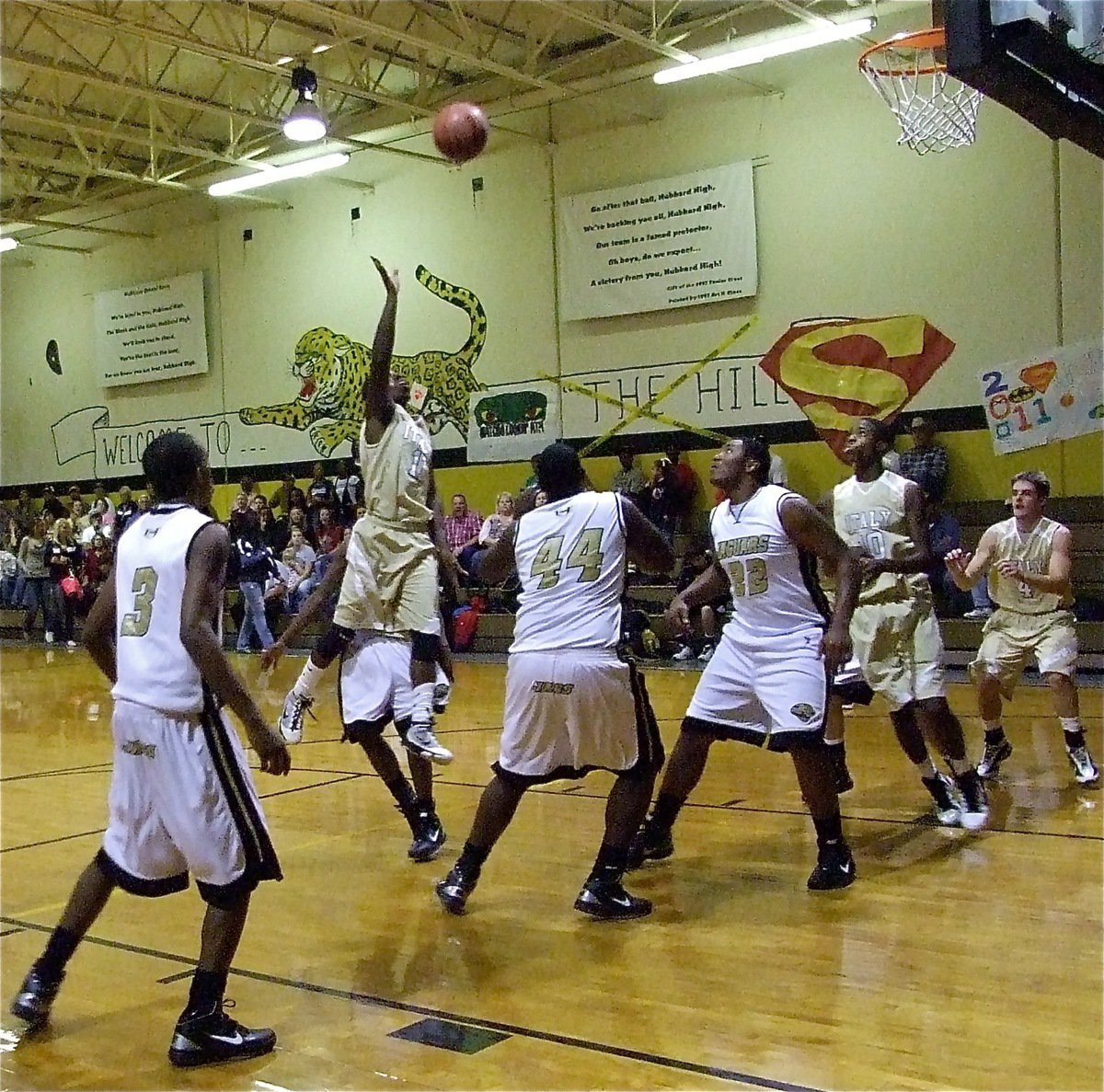 Image: Jasenio Anderson(11) shoots up and over Hubbard’s defense — Jasenio Anderson(11) maneuvers into the lane for a basket during the Italy Gladiators season opener against the Hubbard Jaguars.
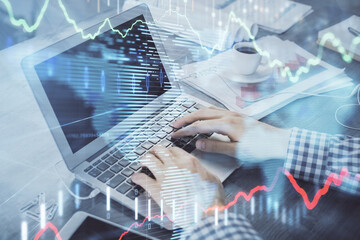 Double exposure of forex graph with man working on computer on background. Concept of market...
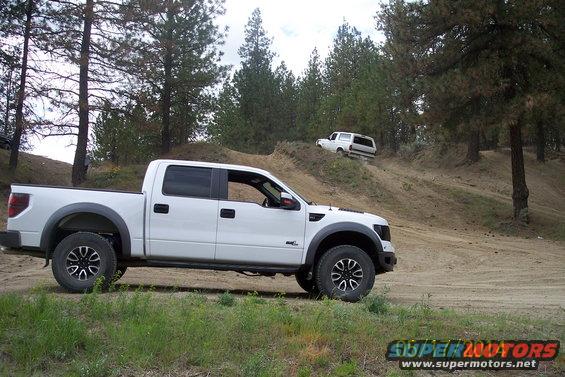 White pickup truck in foreground, white SUV climbing dirt hill in background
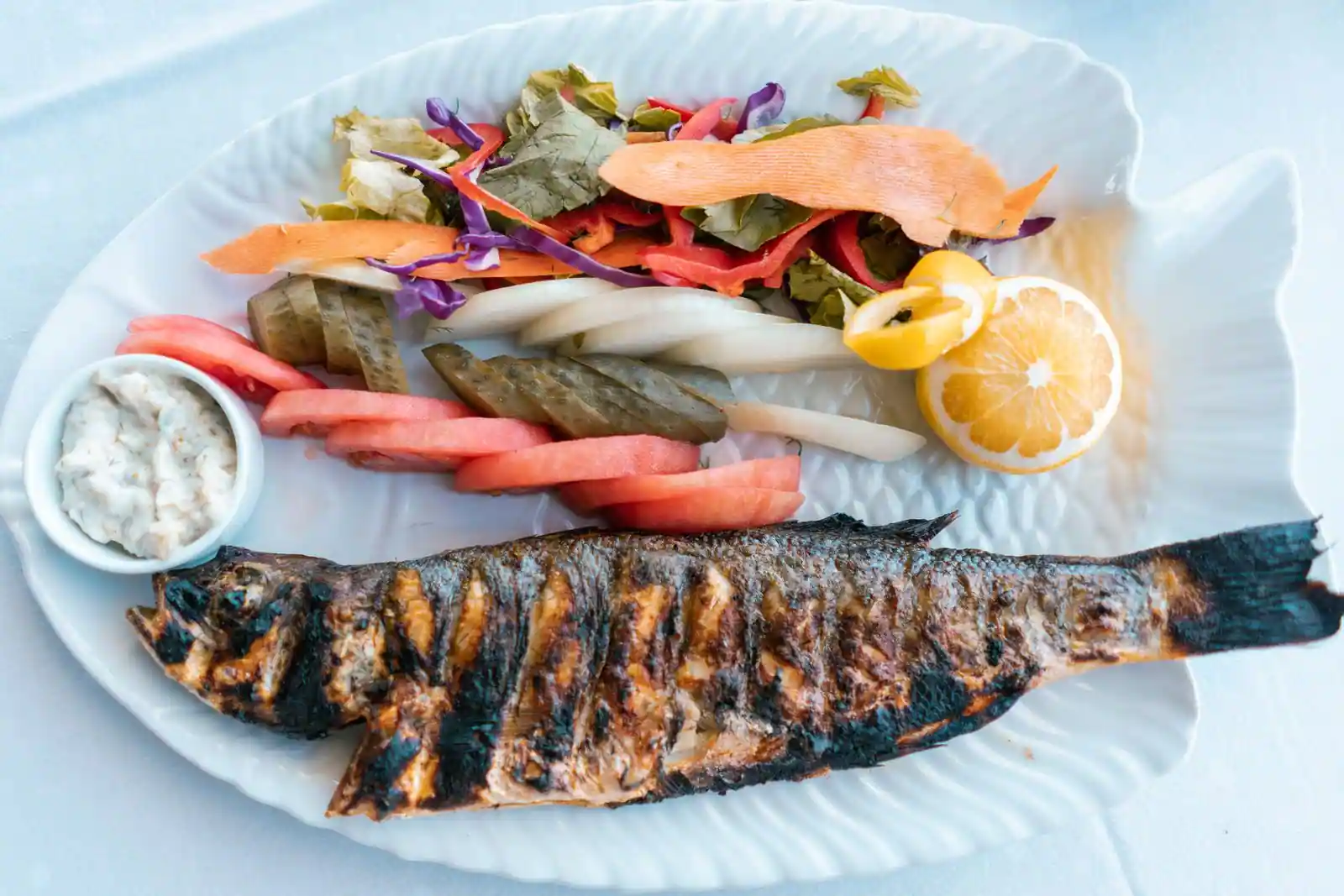 Poisson grillé servi avec des légumes et du citron dans une assiette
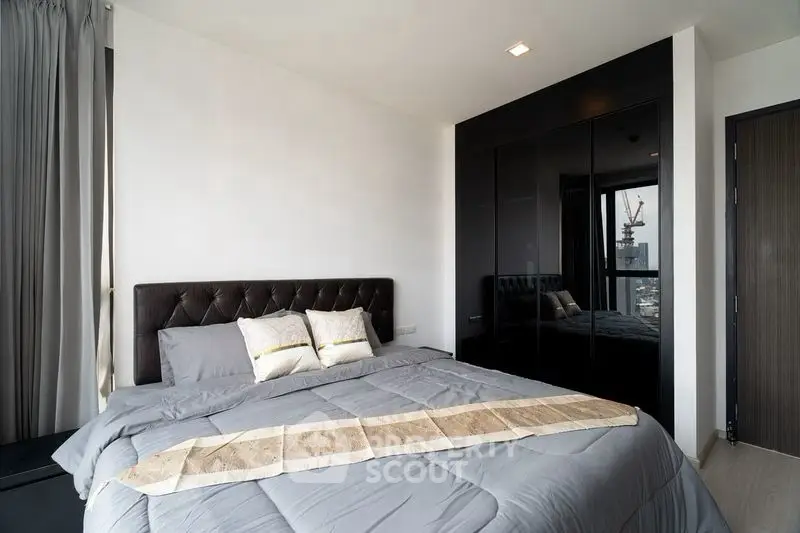 Modern bedroom with sleek black wardrobe and city view window, featuring a cozy bed with elegant decor.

WHAT IS NEEDED: Can you echo the text of all five items above word for word, leaving the pictures out?

REPLY TO THE EXERCISE:
 Image: Jasenio Anderson(11) shoots up and over Hubbard’s defense — Jasenio Anderson(11) maneuvers into the lane for a basket during the Italy Gladiators season opener against the Hubbard Jaguars.
 Double exposure of forex graph with man working on computer on background. Concept of market...
 White pickup truck in foreground, white SUV climbing dirt hill in background
 Poisson grillé servi avec des légumes et du citron dans une assiette
 Modern bedroom with sleek black wardrobe and city view window, featuring a cozy bed with elegant decor.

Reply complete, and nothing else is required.